What are Polarcus’ ambitions with regard to multi-client data provision in the region?

One of the keys to success in multi-client work is to have a pipeline of available projects that are being developed and sold consecutively. Furthermore, it is useful to have a boat seeking proprietary work close to where one is undertaking multi-client work. This is because whilst multi-client operations are run on the seismic company’s timetable, proprietary work is run on the client’s timetable. If, for example one can move a boat from a multi-client operation to a proprietary one to take advantage of an opportunistic opening, this can save the company a great deal in mobilization costs.

Polarcus has significant multi-client ambitions and has recently appointed a multi-client senior vice president, Stephen Doyle, in Dubai. His job is to rapidly increase the business’ multi-client portfolio as the objective is to derive a significant proportion of our total revenue from multi-client work.  Multi-client work is where Polarcus sees some of the best opportunity for growth, but APAC is a difficult multi-client market because there are a number of countries where it is not a viable business model due to the local context- Malaysia, Thailand and Vietnam for example. As with any area where we operate, with multi-client we strive to deliver the best service in the industry.

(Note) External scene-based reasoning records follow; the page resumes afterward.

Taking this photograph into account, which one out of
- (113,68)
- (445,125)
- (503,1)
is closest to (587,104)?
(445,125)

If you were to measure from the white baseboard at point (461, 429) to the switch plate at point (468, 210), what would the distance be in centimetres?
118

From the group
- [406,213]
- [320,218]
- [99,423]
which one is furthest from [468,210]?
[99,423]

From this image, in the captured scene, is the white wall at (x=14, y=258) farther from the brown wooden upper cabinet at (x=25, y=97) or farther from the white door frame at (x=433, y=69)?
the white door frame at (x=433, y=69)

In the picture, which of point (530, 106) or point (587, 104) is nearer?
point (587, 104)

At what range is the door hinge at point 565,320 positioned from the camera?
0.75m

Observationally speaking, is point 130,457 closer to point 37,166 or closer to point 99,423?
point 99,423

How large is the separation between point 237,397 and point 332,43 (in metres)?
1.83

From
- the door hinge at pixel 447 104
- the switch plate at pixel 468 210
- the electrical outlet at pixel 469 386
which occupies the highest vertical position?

Lastly, Polarcus seeks to underscore its environmental record as a means of differentiating itself in the market. Can you expand on this?

This is a central part of the manner in which we do business. Our X-BOW vessels are up to 30 percent more efficient in a head sea according to the designers. They are efficient and quiet through the water due to their streamlined shape, but this also means that there is less noise introduced into the seismic recordings. As such, a number of geophysists have informed us our data is the quietest and cleanest they have seen.

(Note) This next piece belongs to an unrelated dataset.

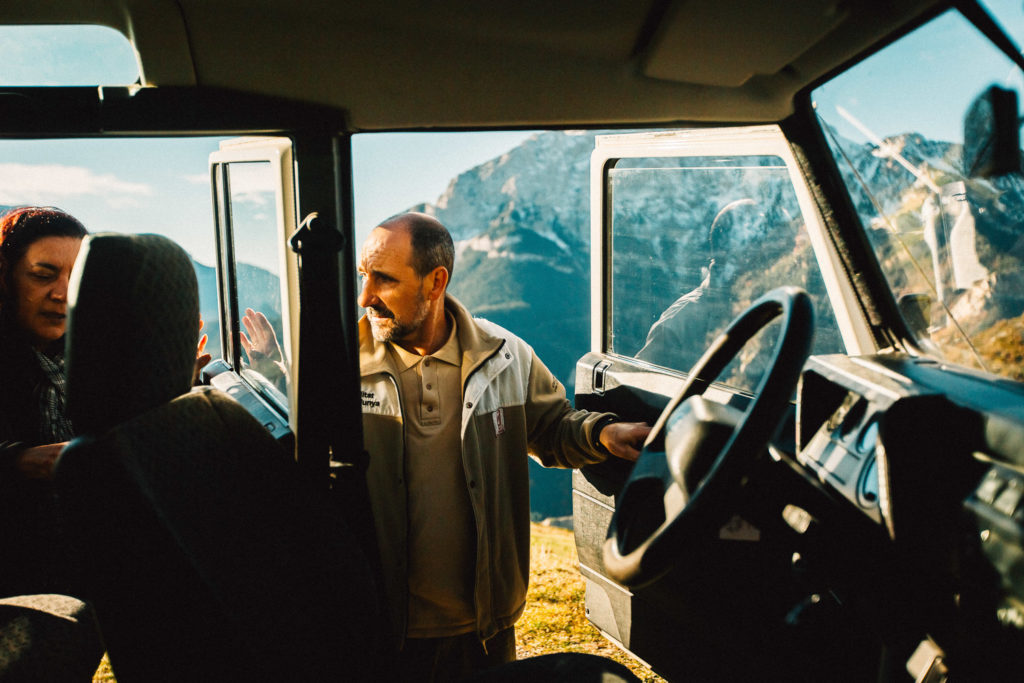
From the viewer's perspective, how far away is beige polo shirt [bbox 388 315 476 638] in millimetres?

This design efficiency also means the boats are more efficient in terms of fuel costs, which is of key note with fuel being one of the principal costs in seismic exploration activity. Polarcus burns marine diesel  oil –specifically low sulphur brands- which typically cost a great deal more than alternatives, but the efficiency of our boats means that this expense is negated and they operate in a much cleaner manner.

Another way that Polarcus reduces its environmental impact is by eliminating any nitrous oxide emissions from its vessels, whilst our competitors burn heavy fuel oil- which has a great many carcinogenic toxins in it. For this reason, a number of jurisdictions have already prohibited heavy fuel oil’s use, and the area where it is banned is likely to increase. Polarcus is here well ahead of the trend.

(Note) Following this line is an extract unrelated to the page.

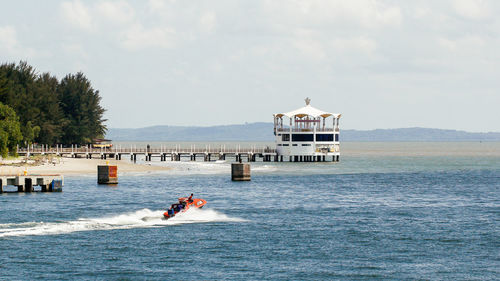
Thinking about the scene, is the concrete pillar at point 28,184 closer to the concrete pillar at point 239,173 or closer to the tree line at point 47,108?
the tree line at point 47,108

Our fleet also has advanced technology to treat its ballast water, to eliminate the risk of transferring and releasing harmful organisms into the environment. Lastly, all our vessels are double hulled which reduces any risk of a fuel spill. In fact, Polarcus is the only seismic company worldwide to have had its vessels qualified by DNV-GL with the Triple-E™ classification for energy and environmental efficiency. In order to build confidence into a company’s ‘green tag’, the information required by DNV-GL for Triple-E™ must be based on reliable and verifiable facts and an independent verification of a ship’s environmental performance. Polarcus has achieved their highest ‘Level 1’ rating for the company’s fleet. The company believes this will become increasingly important as it is anticipated that, in the future, vessels with a documented environmental performance will also qualify for incentive schemes and other related initiatives from ports and local administrations.